I\'ve been trying to understand how to produce a series of values from a Prolog predicate on backtracking. The builtin predicate between/3 will generate all the

Answer 1

What you're really asking is how to create a choice point. You get a solution whenever you have a successful unification. That's what happens in @seanmcl's first predicate:

bet(N, M, K) :- N =< M, K = N.

To get a choice point, you need to have alternatives. There are only two ways to get an alternative in Prolog: with an explicit "or": ;, or by supplying another rule. @seanmcl's code gives another rule, which is idiomatic for this situation.

To give another example, member/2 generates a solution for every item in the list, but there's no magic C function needed, just two rules:

member(X, [X|_]).
member(X, [_|Xs]) :- member(X, Xs).

Let's look at what happens here with member(X, [1,2]).
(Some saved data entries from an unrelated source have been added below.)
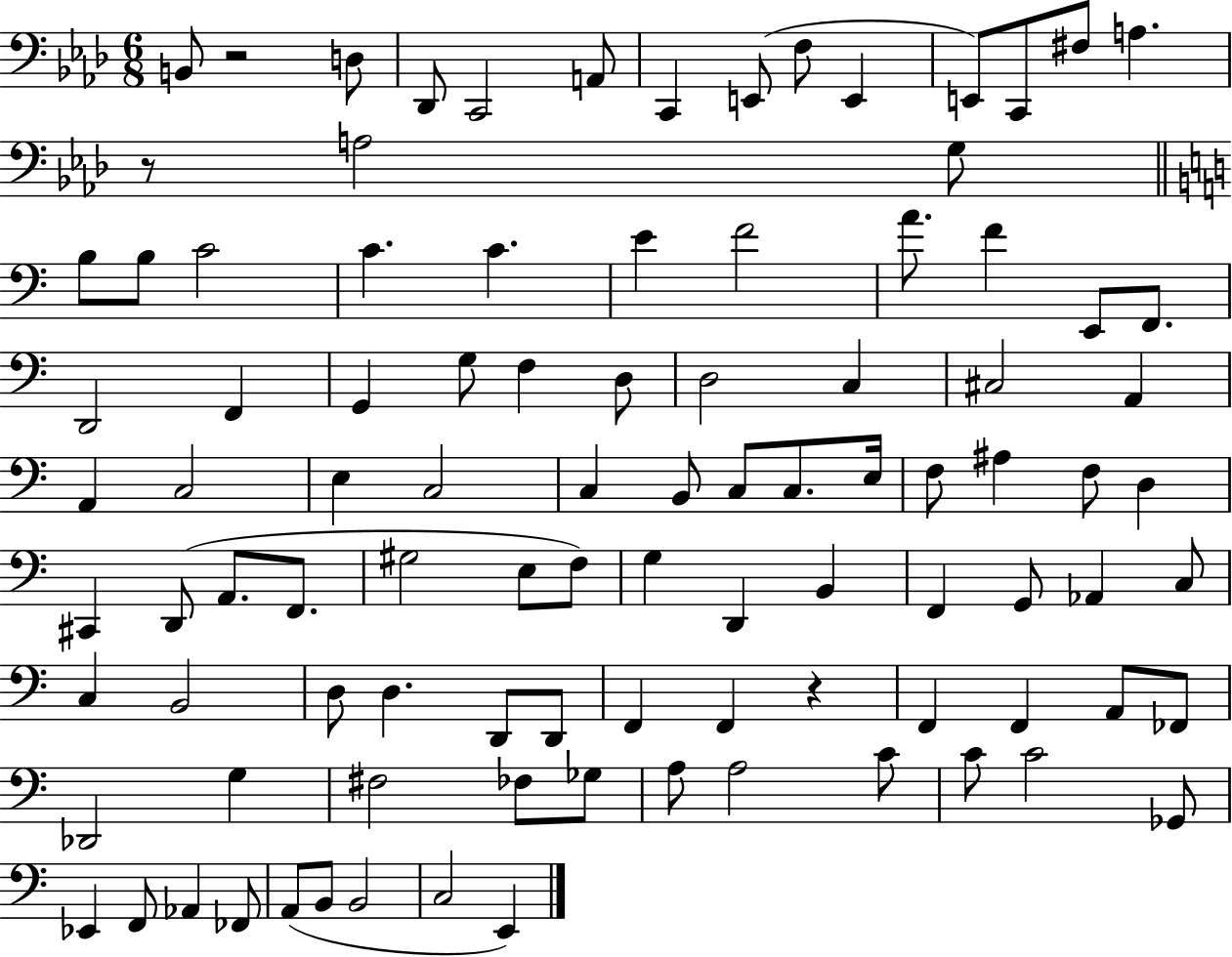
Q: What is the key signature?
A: AES major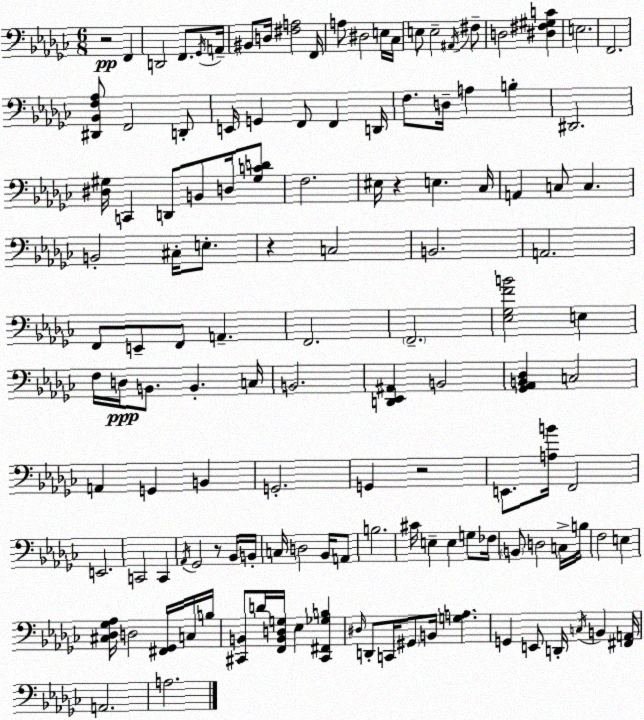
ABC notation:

X:1
T:Untitled
M:6/8
L:1/4
K:Ebm
z2 F,, D,,2 F,,/2 _G,,/4 A,,/4 ^B,,/2 D,/4 [^F,A,]2 F,,/4 A,/2 ^D,2 E,/4 _C,/4 E,/2 E,2 ^A,,/4 ^F,/2 D,2 [^D,^F,^G,C] E,2 F,,2 [^D,,_B,,F,_A,]/2 F,,2 D,,/2 E,,/4 G,, F,,/2 F,, D,,/4 F,/2 D,/4 A, B, ^D,,2 [^D,^G,]/4 C,, D,,/2 B,,/2 D,/4 [^G,CD]/2 F,2 ^E,/4 z E, _C,/4 A,, C,/2 C, B,,2 ^C,/4 E,/2 z C,2 B,,2 A,,2 F,,/2 E,,/2 F,,/2 A,, F,,2 F,,2 [_E,_G,FB]2 E, F,/4 D,/4 B,,/2 B,, C,/4 B,,2 [D,,_E,,^A,,] B,,2 [_G,,_A,,B,,_D,] C,2 A,, G,, B,, G,,2 G,, z2 E,,/2 [A,B]/4 F,,2 E,,2 C,,2 C,, _A,,/4 _G,,2 z/2 _B,,/4 B,,/4 C,/4 D,2 _B,,/4 A,,/2 B,2 ^C/4 E, E, G,/2 _F,/4 B,,/2 D,2 C,/4 B,/4 F,2 E, [^C,_D,_G,_A,]/4 D,2 [^F,,_G,,]/4 C,/4 B,/4 [^C,,B,,]/2 D/4 [F,,B,,D,G,]/4 _E, [^C,,^F,,_G,B,] ^D,/4 D,,/2 C,,/4 ^G,,/2 B,,/4 [G,A,] G,, E,,/2 D,,/4 C,/4 B,, [^F,,A,,]/4 A,,2 A,2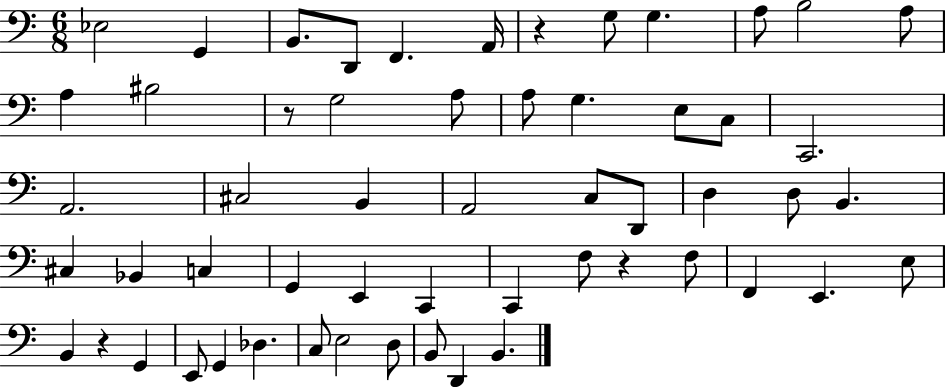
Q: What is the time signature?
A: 6/8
First, the first rule is used and [X|_] is unified with [1,2], producing X=1, _=[2]. This is a successful unification, so a solution is generated. If this fails (such as by you pressing ; at the console), backtracking is initiated. The next choice point is between the two rules, so the next rule is entered. [_|Xs] unifies with [1,2], producing the binding Xs=[2] and then member(X, [2]) is called. Upon re-entry, the same decisions are available to be made again, so the first rule member(X, [X|_]) is applied and the X=2 binding is produced. This is a solution. If you backtrack again, you'll get a harmless failure because neither of the rules unify with [].

I hope this helps make sense of the situation a little bit.

Answer 2

bet(N, M, K) :- N =< M, K = N.
bet(N, M, K) :- N < M, N1 is N+1, bet(N1, M, K).

In action:

$ swipl
?- [bet].
% bet compiled 0.00 sec, 1,064 bytes
true.

?- bet(1,5, K).
K = 1 n
K = 2 n
K = 3 n
K = 4 n
K = 5 n
false.

If you use a cut, you can prevent the final search failure, and recover the exact builtin between/3 behavior:

bet(N, M, K) :- N < M, K = N.
bet(N, M, K) :- N == M, !, K = N.
bet(N, M, K) :- N < M, N1 is N+1, bet(N1, M, K).

In action:

?- [bet].
% bet compiled 0.00 sec, 416 bytes
true.

?- between(1,5,K).
K = 1 n
K = 2 n
K = 3 n
K = 4 n
K = 5.

?- [bet].
% bet compiled 0.00 sec, 240 bytes
true.

?- bet(1,5,K).
K = 1 n
K = 2 n
K = 3 n
K = 4 n
K = 5.